Recently I implemented simpler way to call the Vult compiler with multiple files. Previously Vult required that you passed every file in a correct order. For example:
$ vultc -ccode file1.vult file2.vult
In this case the file2.vult used functions from the file1.vult. As the number of files increased it also increased the complexity of the call to the compiler.
Compiling code now is easier. With the latest Vult compiler you just have to pass as argument your top file. In the previous example the call would be:
$ vultc -ccode file2.vult
Based on the dependencies Vult will look for the corresponding files matching the convention that every module name (for example Util) has a corresponding file called util.vult. Vult will look for the matching files in all the directories of the input files.

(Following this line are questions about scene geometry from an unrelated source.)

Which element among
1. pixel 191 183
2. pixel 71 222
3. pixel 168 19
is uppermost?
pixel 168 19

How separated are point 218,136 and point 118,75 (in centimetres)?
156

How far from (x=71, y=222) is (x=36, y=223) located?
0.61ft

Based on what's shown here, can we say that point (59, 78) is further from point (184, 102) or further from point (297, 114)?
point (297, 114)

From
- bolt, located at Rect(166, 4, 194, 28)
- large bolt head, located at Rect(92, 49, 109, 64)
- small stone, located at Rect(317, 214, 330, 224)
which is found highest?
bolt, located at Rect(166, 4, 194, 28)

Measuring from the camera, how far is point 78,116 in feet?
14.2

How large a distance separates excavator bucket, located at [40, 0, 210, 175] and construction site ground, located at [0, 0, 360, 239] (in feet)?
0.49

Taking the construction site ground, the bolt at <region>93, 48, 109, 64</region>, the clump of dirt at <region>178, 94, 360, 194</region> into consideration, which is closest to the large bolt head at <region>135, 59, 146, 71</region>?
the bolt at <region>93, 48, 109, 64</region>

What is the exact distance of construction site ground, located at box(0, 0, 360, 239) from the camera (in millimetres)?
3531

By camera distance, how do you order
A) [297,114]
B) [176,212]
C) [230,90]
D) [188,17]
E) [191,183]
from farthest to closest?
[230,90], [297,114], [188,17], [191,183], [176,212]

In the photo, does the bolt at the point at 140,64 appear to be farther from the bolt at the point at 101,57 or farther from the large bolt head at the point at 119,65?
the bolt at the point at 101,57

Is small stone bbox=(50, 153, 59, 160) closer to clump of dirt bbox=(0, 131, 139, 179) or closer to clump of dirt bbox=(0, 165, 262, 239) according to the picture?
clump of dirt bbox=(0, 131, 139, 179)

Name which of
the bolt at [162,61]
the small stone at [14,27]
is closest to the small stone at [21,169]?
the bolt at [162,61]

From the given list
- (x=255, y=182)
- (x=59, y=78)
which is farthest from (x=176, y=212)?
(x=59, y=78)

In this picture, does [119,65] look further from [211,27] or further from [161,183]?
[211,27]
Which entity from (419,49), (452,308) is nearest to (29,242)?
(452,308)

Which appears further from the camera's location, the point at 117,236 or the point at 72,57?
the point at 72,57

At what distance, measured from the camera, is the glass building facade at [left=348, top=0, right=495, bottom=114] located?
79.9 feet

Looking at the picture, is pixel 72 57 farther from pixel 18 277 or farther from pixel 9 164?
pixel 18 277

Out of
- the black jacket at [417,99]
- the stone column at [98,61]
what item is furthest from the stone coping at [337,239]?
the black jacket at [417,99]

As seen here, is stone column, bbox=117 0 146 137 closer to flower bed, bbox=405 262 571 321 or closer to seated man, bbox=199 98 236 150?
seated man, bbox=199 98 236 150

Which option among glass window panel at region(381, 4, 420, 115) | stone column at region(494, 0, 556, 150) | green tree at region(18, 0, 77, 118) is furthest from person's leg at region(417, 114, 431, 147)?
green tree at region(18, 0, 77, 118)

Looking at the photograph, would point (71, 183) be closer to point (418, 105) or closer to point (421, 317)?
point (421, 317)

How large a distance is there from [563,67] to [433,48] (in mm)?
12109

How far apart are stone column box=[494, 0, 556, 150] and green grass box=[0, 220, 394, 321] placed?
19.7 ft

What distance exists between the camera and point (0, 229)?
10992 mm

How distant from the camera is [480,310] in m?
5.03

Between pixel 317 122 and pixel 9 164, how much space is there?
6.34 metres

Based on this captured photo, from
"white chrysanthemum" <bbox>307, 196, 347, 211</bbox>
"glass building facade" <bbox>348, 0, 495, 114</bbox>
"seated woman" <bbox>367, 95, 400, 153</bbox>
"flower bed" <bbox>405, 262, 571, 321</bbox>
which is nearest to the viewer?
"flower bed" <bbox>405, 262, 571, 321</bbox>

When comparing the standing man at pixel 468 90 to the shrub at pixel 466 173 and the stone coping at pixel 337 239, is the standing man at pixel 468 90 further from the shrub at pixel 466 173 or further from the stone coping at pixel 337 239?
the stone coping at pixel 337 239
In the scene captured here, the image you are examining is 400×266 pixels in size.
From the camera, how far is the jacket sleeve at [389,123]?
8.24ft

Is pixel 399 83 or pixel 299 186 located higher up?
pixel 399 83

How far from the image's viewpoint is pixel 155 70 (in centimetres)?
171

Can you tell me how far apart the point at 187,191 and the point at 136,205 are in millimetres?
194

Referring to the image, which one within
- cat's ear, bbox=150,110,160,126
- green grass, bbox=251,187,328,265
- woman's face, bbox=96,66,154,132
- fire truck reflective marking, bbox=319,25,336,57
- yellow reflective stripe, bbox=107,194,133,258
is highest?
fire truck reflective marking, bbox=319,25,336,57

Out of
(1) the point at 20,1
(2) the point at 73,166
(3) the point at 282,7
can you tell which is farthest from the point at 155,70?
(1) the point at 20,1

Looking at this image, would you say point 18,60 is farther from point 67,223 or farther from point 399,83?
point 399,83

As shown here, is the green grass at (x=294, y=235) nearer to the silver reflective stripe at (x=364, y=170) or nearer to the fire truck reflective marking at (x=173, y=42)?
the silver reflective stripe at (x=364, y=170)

For example the call:
$ vultc /home/leonardo/dir1/file1.vult /home/leonardo/dir2/file2.vult
will look for dependencies in the directories:
/home/leonardo/dir1/
/home/leonardo/dir2/
One important thing to notice is that the file order does not matter anymore.
Vult will also look for files in the current working directory.

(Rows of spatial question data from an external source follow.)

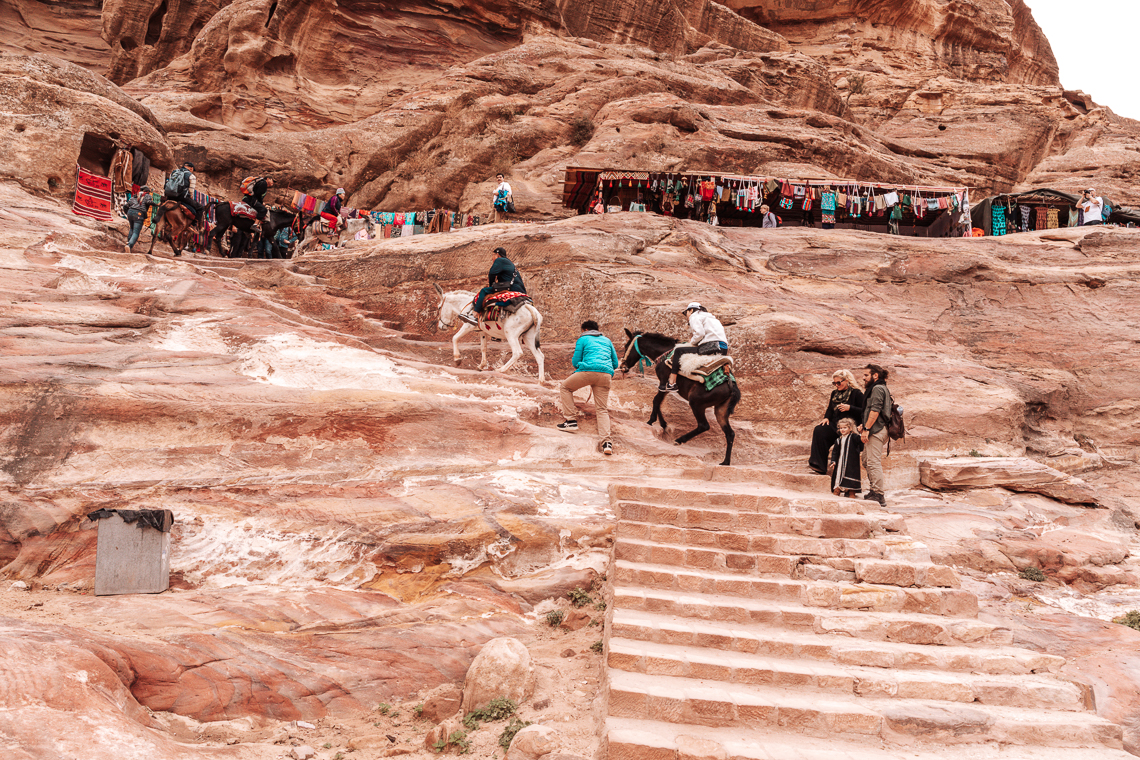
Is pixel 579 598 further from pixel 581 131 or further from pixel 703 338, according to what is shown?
pixel 581 131

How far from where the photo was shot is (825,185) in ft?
61.4

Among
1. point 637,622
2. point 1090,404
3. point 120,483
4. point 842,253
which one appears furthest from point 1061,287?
point 120,483

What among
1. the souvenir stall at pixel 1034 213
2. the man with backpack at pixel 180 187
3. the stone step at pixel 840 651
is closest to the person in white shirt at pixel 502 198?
the man with backpack at pixel 180 187

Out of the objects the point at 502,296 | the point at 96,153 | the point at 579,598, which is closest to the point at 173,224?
the point at 96,153

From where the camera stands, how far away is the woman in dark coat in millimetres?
8797

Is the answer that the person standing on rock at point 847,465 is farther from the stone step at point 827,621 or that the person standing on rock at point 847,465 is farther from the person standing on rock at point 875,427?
the stone step at point 827,621

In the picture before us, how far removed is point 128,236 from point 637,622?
1423cm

If you want to add more directories to the search you can use the flag -i. For example:
$ vultc file1.vult -i /home/leonardo/dir2
Solving this problem is in fact very easy. When a file is loaded first it’s necessary to get all its dependencies. Once the dependencies are detected, we need to look for the matching files in the implicit and explicit search locations. The same process is repeated until every file has been loaded. At this point, we have a list of all the necessary files. Now we have to load every file in the correct order because Vult does not support forward declarations of functions. To determine the order we can use topological sorting of the dependency graph.
The actual implementation uses the Strongly Connected Components algorithm. The reason of using this instead of simple Topological sorting is that the Strongly Connected Components algorithm will tell us if there are any cyclical dependencies, which is an error in Vult.
You can find the complete implementation in OCaml in the file src/util/components.ml. The actual implementation of the Kosaraju’s algorithm is very compact, less than 40 lines of code.